Glaciers advance and retreat over time. To understand why, you need to know more about glaciers. A glacier consists of two major body parts, the ablation zone and the accumulation zone. The accumulation zone is the upper part of the glacier where snow and ice is gained. The ablation zone is the lower part of the glacier where snow and ice is lost because of melting in the summer. The equilibrium line (red dashed line on the picture below) is the line on the glacier that separates the accumulation zone from the ablation zone. If you stand on the equilibrium line in the summer, you might see lots of snow when you look uphill on the glacier. But if you look downhill, you will see glacier ice! During glacier retreat the equilibrium line moves higher up the glacier.
Over hundreds and thousands of years, glaciers move back and forth over parts of Earth's landscape. During years when more snow and ice are gained in the accumulation zone than what are lost in the ablation zone the glacier will move forward (advance). During years when more snow and ice are lost in the ablation zone than what are gained in the accumulation zone, the glacier will instead move backwards (retreat).
When scientists talk about climate change they often mention that the glaciers are shrinking. Most glaciers, ice caps, and ice sheets on our planet are retreating right now because the planet is getting warmer. The warmer it is, and the longer it is warmer, the more ice that melts. This also means that places that typically get a lot of snow are becoming a little less snowy and a little more rainy. Remember, glaciers need snow to grow in the winters - even to just stay where they are. So with less snow and more rain, along with warmer temperatures in the summer, glaciers will keep shrinking. Learn more about climate change in Alaska.

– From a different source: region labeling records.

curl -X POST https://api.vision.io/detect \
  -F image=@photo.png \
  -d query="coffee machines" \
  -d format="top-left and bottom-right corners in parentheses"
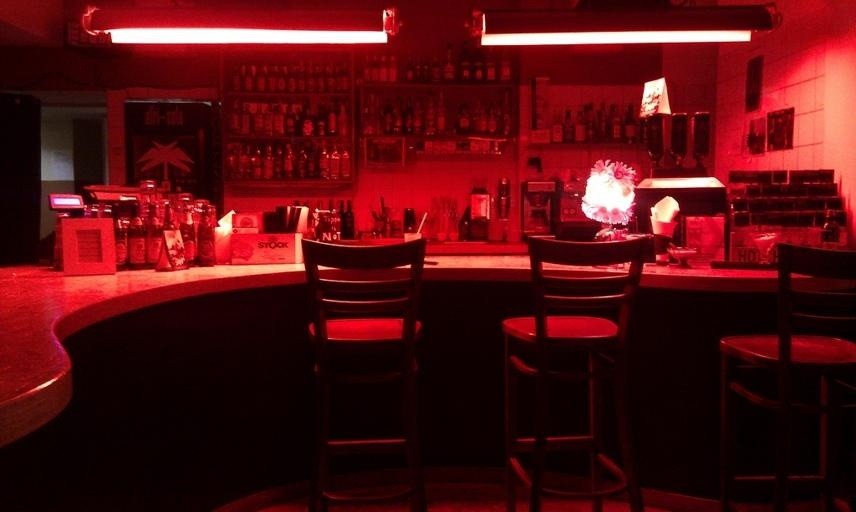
top-left (521, 181), bottom-right (556, 241)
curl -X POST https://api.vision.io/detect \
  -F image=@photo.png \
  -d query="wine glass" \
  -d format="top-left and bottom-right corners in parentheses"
top-left (667, 247), bottom-right (697, 266)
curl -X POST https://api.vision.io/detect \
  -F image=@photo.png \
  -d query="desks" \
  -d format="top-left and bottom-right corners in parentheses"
top-left (0, 254), bottom-right (856, 444)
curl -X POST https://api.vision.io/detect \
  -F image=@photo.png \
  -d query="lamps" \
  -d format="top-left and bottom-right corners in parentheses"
top-left (463, 0), bottom-right (783, 46)
top-left (83, 0), bottom-right (401, 46)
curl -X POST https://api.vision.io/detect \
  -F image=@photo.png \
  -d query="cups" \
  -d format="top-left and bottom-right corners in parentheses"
top-left (405, 233), bottom-right (421, 267)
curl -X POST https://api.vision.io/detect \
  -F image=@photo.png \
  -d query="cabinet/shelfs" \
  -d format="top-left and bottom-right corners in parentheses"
top-left (355, 56), bottom-right (520, 168)
top-left (222, 52), bottom-right (356, 188)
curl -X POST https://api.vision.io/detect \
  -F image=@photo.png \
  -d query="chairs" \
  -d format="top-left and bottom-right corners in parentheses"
top-left (717, 243), bottom-right (856, 512)
top-left (500, 237), bottom-right (649, 512)
top-left (302, 238), bottom-right (426, 512)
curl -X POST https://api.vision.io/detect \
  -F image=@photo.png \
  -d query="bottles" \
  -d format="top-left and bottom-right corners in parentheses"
top-left (403, 206), bottom-right (461, 241)
top-left (113, 195), bottom-right (216, 269)
top-left (224, 50), bottom-right (515, 187)
top-left (497, 176), bottom-right (509, 220)
top-left (563, 102), bottom-right (650, 144)
top-left (821, 210), bottom-right (841, 243)
top-left (291, 199), bottom-right (355, 240)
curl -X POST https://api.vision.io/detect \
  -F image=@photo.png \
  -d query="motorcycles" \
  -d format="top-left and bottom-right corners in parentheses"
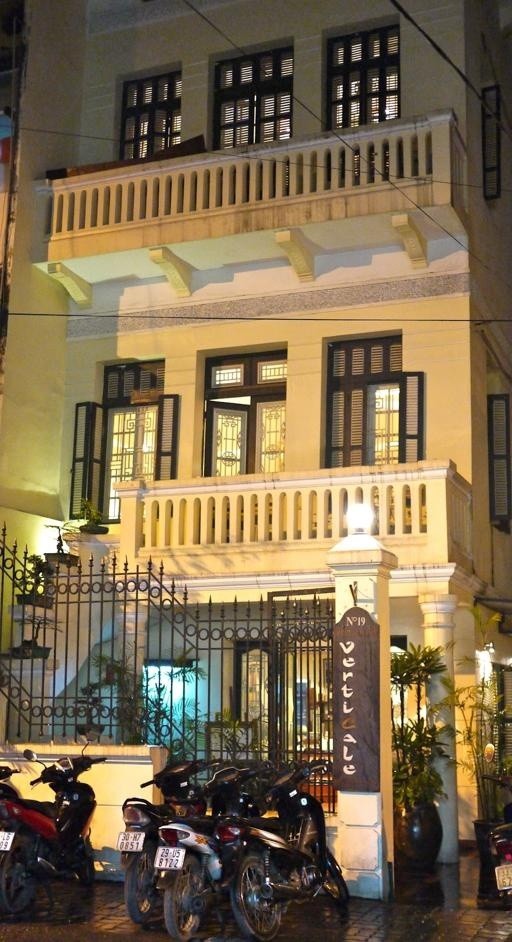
top-left (0, 719), bottom-right (115, 919)
top-left (480, 739), bottom-right (512, 913)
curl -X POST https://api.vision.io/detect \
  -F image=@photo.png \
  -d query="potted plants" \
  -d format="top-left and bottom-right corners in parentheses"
top-left (391, 642), bottom-right (457, 875)
top-left (8, 498), bottom-right (134, 741)
top-left (434, 677), bottom-right (512, 910)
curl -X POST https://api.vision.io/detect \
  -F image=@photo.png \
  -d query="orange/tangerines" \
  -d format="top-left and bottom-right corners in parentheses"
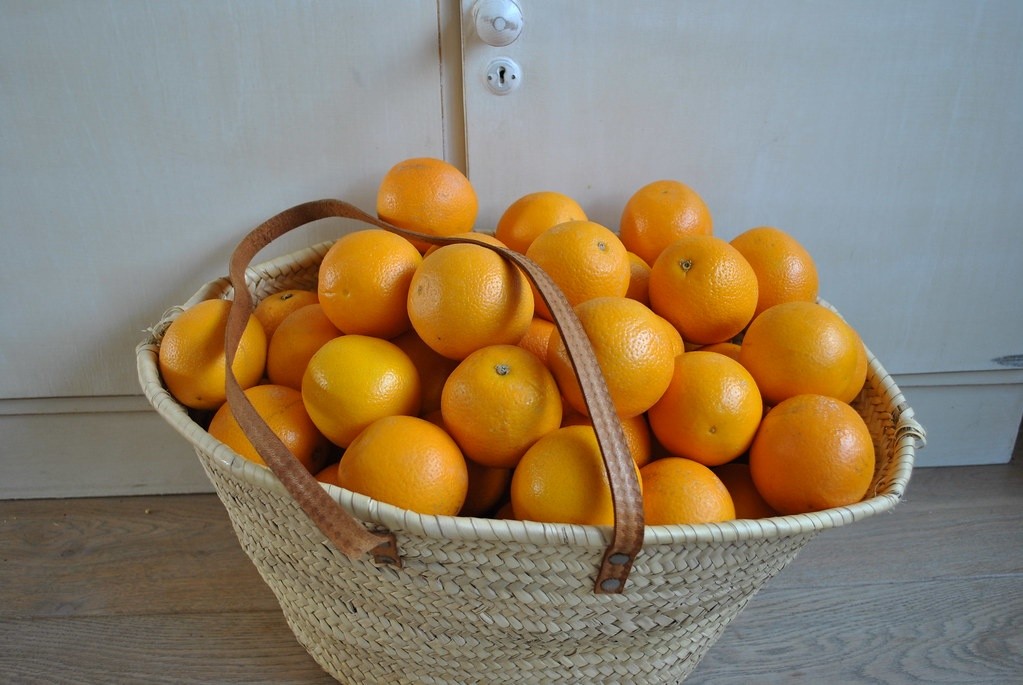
top-left (158, 158), bottom-right (877, 527)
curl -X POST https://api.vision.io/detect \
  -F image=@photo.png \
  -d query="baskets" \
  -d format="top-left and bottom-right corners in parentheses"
top-left (134, 200), bottom-right (926, 684)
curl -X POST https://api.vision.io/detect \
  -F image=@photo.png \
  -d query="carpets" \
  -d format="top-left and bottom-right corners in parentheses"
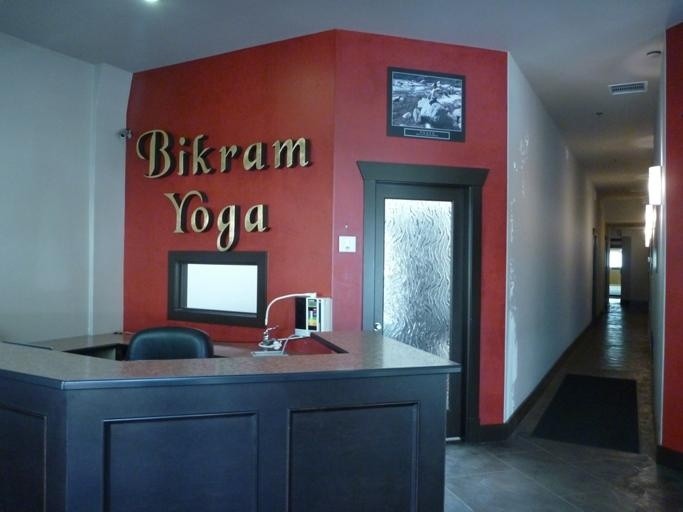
top-left (530, 373), bottom-right (640, 454)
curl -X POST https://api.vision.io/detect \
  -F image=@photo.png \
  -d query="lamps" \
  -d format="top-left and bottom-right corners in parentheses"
top-left (646, 51), bottom-right (661, 58)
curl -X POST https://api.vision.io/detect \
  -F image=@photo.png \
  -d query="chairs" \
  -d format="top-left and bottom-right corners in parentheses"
top-left (127, 326), bottom-right (213, 361)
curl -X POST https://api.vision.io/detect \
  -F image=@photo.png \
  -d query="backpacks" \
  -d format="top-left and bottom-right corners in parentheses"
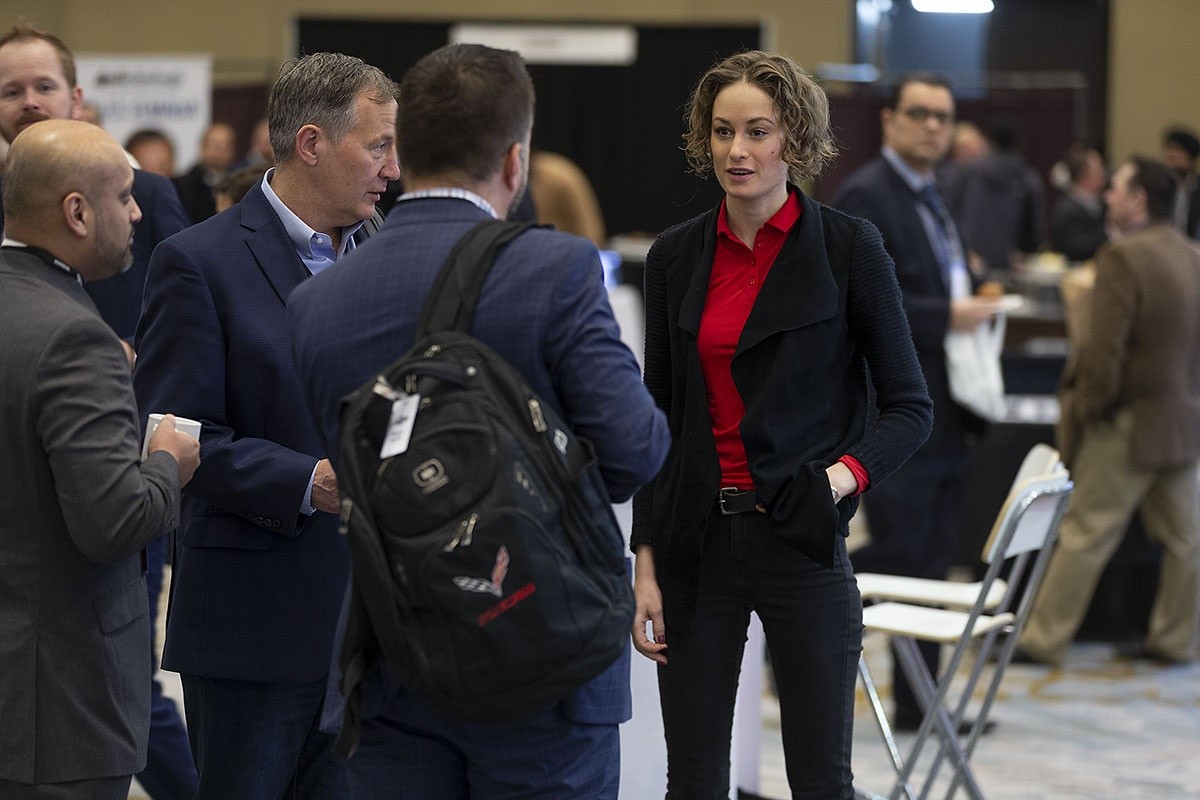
top-left (330, 219), bottom-right (637, 723)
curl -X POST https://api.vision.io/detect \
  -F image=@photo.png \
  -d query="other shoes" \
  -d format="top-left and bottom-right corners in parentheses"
top-left (1115, 633), bottom-right (1176, 661)
top-left (975, 640), bottom-right (1039, 664)
top-left (894, 700), bottom-right (995, 735)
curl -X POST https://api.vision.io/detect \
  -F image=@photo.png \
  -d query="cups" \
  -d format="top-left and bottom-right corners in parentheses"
top-left (140, 413), bottom-right (202, 466)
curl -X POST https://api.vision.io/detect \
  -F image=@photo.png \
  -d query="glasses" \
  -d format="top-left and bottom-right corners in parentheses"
top-left (905, 106), bottom-right (955, 122)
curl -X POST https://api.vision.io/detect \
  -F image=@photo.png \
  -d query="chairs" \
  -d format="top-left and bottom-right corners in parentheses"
top-left (852, 446), bottom-right (1077, 800)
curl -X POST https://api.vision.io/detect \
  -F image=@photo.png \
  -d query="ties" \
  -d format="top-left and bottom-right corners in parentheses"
top-left (919, 184), bottom-right (963, 270)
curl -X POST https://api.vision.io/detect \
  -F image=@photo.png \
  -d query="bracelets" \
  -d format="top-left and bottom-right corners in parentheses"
top-left (831, 486), bottom-right (842, 505)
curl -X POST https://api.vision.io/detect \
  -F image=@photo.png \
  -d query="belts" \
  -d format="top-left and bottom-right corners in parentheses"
top-left (715, 486), bottom-right (763, 515)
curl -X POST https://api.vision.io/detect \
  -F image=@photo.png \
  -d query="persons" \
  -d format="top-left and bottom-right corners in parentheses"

Glaciers are the #1 tourist attraction in Alaska! Alaska's alpine glaciers represent about 13% of all glaciers on Earth! In fact, currently there are about 100,000 glaciers in Alaska and only 650 even have names. All glaciers in Alaska originate high up in the mountains, but some are so big that they extend all the way down to the ocean (tidewater glacier) or spread out on valley floors (piedmont glaciers). Alaska's largest glacier, Bering Glacier, is also the largest and longest glacier in North America. It covers about 2,000 square miles which equals more than 950,000 football fields and is larger than the entire state of Delaware! (source)
A glaciologist studies glaciers! Glaciologists are interested in many different aspects of glaciers, from how and why glaciers change and the impacts of these changes on our planet, to what living things grow in or under a glacier. Traditionally, glaciologists have travelled up and down glaciers by walking or skiing to make measurements to determine the health of the glacier in order to calculate its mass balance (i.e., the health of the glacier by annual gain and loss of snow and ice). Nowadays, many of these measurements can be done with the use of satellite imagery.
Glacier changes can generate a range of hazards involving changes in water discharge (amount of water flowing in a system), outburst floods from ice-dammed lakes, slope instability, avalanches, erosion and sedimentation just to name a few. Research scientists at DGGS' Climate & Cryosphere Hazards Program monitor glacier change on multiple glaciers in Alaska, for example Valdez Glacier in the eastern Chugach Mountains and Bear Glacier on Kenai Peninsula.